WHAT THE EXERCISE ASKS: Taking only the lines of the data below from the line with "P1420542 (Custom)" to the line with "PJ HUNTER CRANK NOSEBAND", ends included, write them out exactly and without pictures.
--- THE INPUT ---
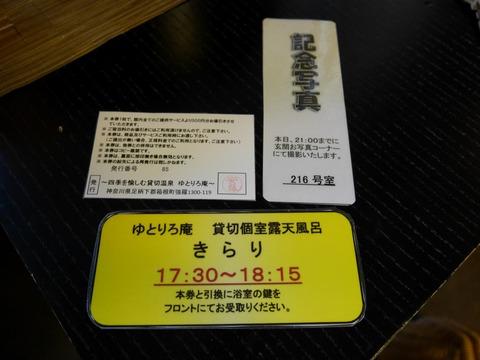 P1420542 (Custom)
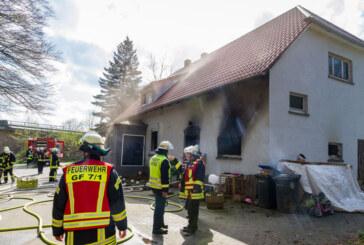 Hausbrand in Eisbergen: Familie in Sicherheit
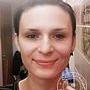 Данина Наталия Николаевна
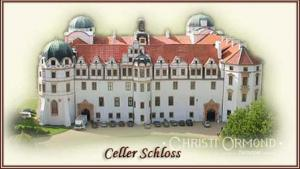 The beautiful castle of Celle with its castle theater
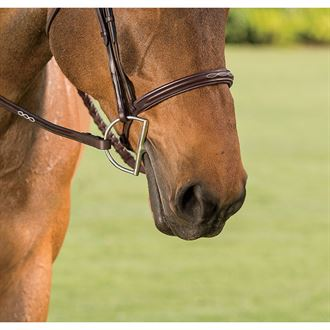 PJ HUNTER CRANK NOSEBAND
---
--- THE INPUT ---
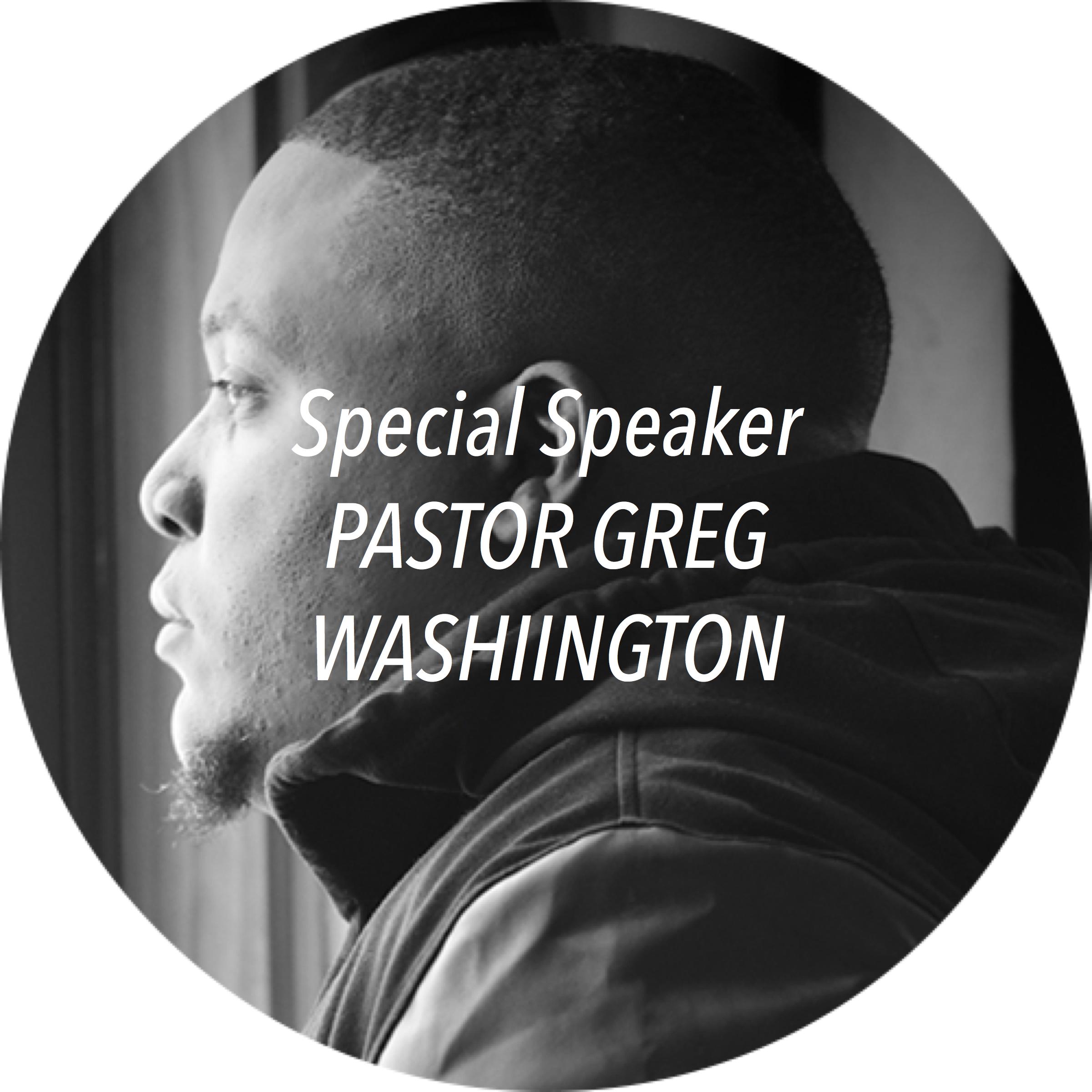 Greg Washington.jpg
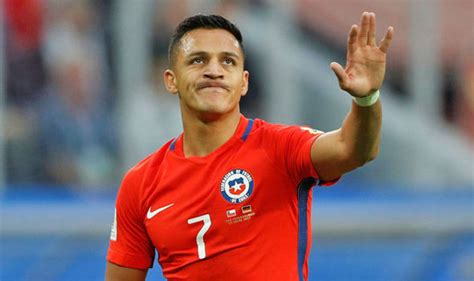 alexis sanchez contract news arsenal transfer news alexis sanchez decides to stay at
---
--- THE INPUT ---
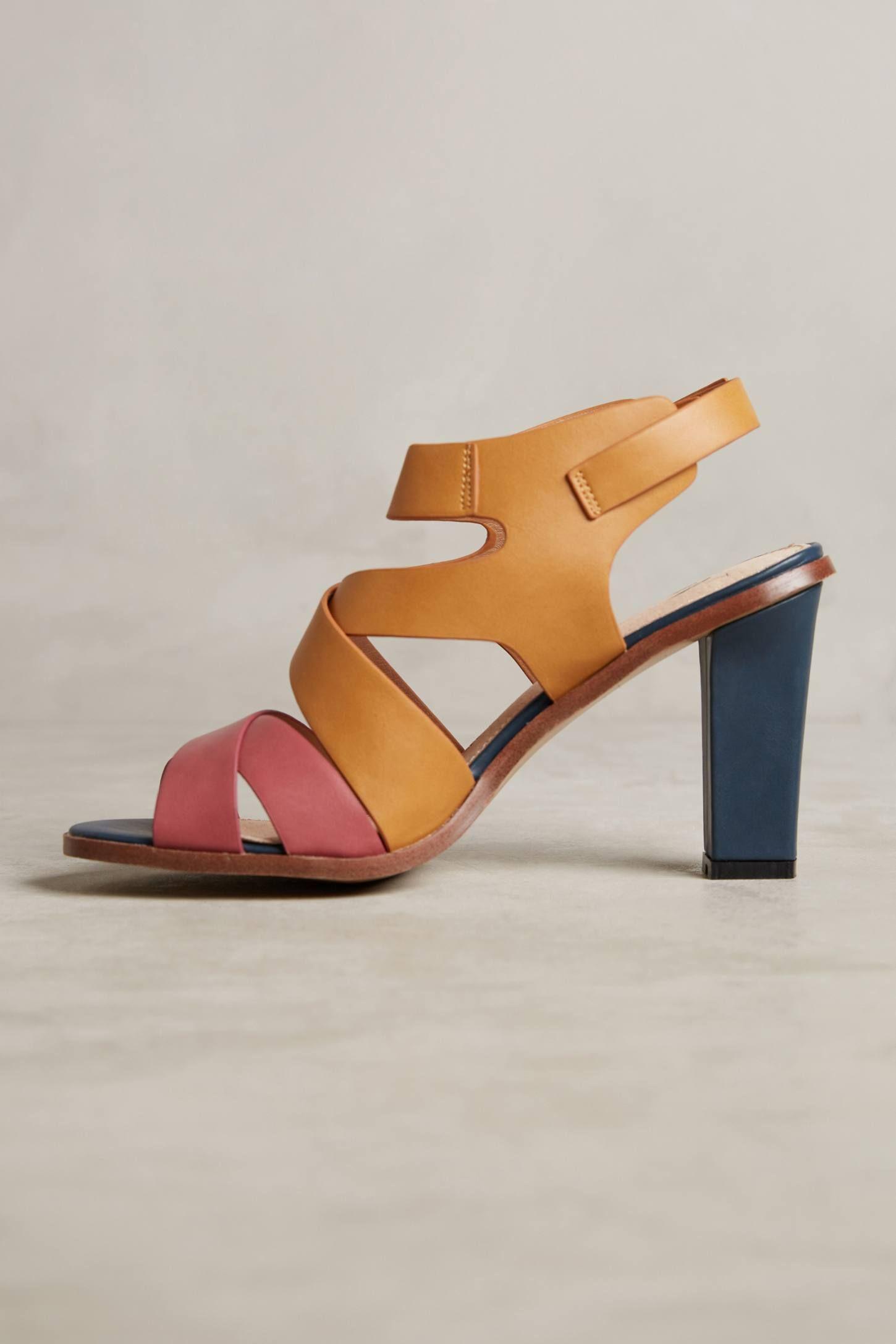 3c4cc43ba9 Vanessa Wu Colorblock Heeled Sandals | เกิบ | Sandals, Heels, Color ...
---
RESULT FOR THIS TASK:
 P1420542 (Custom)
 Hausbrand in Eisbergen: Familie in Sicherheit
 Данина Наталия Николаевна
 The beautiful castle of Celle with its castle theater
 PJ HUNTER CRANK NOSEBAND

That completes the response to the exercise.